Premium
A review of modern insulin analogue pharmacokinetic and pharmacodynamic profiles in type 2 diabetes: improvements and limitations
Author(s) -
Evans M.,
SchummDraeger P. M.,
Vora J.,
King A. B.
Publication year - 2011
Publication title -
diabetes, obesity and metabolism
Language(s) - English
Resource type - Journals
SCImago Journal Rank - 2.445
H-Index - 128
eISSN - 1463-1326
pISSN - 1462-8902
DOI - 10.1111/j.1463-1326.2011.01395.x
Subject(s) - insulin , insulin detemir , medicine , diabetes mellitus , type 2 diabetes , insulin glargine , pharmacodynamics , postprandial , endocrinology , insulin analog , pharmacology , basal (medicine) , insulin aspart , dosing , type 1 diabetes , pharmacokinetics , human insulin
Insulin analogues have been engineered to enhance desired molecular properties without altering immunogenicity.
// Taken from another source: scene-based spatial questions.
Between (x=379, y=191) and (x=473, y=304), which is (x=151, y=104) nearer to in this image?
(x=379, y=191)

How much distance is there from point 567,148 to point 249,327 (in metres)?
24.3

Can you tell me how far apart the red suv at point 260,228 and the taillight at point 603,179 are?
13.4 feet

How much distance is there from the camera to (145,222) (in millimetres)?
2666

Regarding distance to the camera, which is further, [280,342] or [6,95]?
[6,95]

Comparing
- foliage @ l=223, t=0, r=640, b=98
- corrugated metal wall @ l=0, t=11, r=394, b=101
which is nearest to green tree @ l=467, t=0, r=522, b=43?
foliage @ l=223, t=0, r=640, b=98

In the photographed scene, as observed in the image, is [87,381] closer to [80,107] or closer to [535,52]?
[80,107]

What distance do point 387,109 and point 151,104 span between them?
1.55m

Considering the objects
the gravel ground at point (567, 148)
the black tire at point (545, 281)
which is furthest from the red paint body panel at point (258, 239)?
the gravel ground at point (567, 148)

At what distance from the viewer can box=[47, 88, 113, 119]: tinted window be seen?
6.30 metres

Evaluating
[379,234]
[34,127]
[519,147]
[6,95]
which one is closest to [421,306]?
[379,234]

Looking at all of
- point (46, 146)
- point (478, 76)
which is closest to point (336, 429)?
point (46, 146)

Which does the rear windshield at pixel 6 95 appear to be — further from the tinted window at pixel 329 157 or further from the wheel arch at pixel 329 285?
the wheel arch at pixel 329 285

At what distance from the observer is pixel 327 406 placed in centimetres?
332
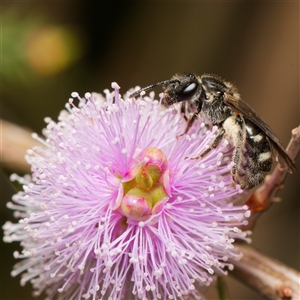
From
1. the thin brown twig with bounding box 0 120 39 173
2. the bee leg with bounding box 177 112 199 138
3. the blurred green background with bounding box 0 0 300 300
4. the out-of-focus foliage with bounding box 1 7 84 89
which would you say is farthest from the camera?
the blurred green background with bounding box 0 0 300 300

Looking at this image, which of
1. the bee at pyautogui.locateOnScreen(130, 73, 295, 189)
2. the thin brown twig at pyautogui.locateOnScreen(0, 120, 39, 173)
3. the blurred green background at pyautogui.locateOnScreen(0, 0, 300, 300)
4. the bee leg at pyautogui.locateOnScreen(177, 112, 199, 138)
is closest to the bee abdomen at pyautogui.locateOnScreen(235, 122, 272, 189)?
the bee at pyautogui.locateOnScreen(130, 73, 295, 189)

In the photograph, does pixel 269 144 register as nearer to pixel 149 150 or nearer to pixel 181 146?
pixel 181 146

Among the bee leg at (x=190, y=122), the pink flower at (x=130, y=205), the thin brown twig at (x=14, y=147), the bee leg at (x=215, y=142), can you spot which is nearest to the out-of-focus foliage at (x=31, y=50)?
the thin brown twig at (x=14, y=147)

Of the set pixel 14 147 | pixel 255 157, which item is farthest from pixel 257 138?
pixel 14 147

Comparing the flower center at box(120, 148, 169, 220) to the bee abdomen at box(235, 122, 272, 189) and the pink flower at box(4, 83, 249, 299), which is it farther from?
the bee abdomen at box(235, 122, 272, 189)

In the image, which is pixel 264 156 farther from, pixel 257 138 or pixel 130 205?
pixel 130 205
The majority of insulin pharmacology studies are conducted in healthy volunteers and patients with type 1 diabetes. At present, there are more patients with type 2 than type 1 diabetes receiving insulin treatment. As the responsibility for initiating insulin therapy in these patients continues to shift to primary care, it will be important for general practitioners to understand the different pharmacological properties of insulin preparations in patients with type 2 diabetes, so that treatment can be adapted to meet patients' physiological and lifestyle requirements. The purpose of this review is to summarize pharmacological studies of insulin analogues in patients with type 2 diabetes. Faster onset of action of rapid acting insulin analogues has improved postprandial glycaemic control. Biphasic insulin analogues are associated with a lower incidence of nocturnal hypoglycaemia compared with human biphasic preparations and allow for intensification from once to twice or thrice daily dosing. More predictable glycaemic‐lowering profiles of the insulin analogues have also led to reductions in nocturnal hypoglycaemia, particularly comparing long‐acting insulin analogues with protaminated human insulin. Enhancing insulin self‐association and reversible binding with albumin has led to further reductions in variability. However, improvements can still be made. Effective once daily clinical dosing of long‐acting insulin analogues is not possible in all patients. In addition, the protaminated component of biphasic insulin analogues do not provide the duration of action or profile for physiological basal insulin replacement and neither insulin glargine nor insulin detemir are suitable for mixing with other insulin analogues as this would substantially alter their pharmacokinetic properties. Enhancing the pharmacological predictability and extending the duration of action could simplify insulin titration and further reduce the incidence of hypoglycaemia.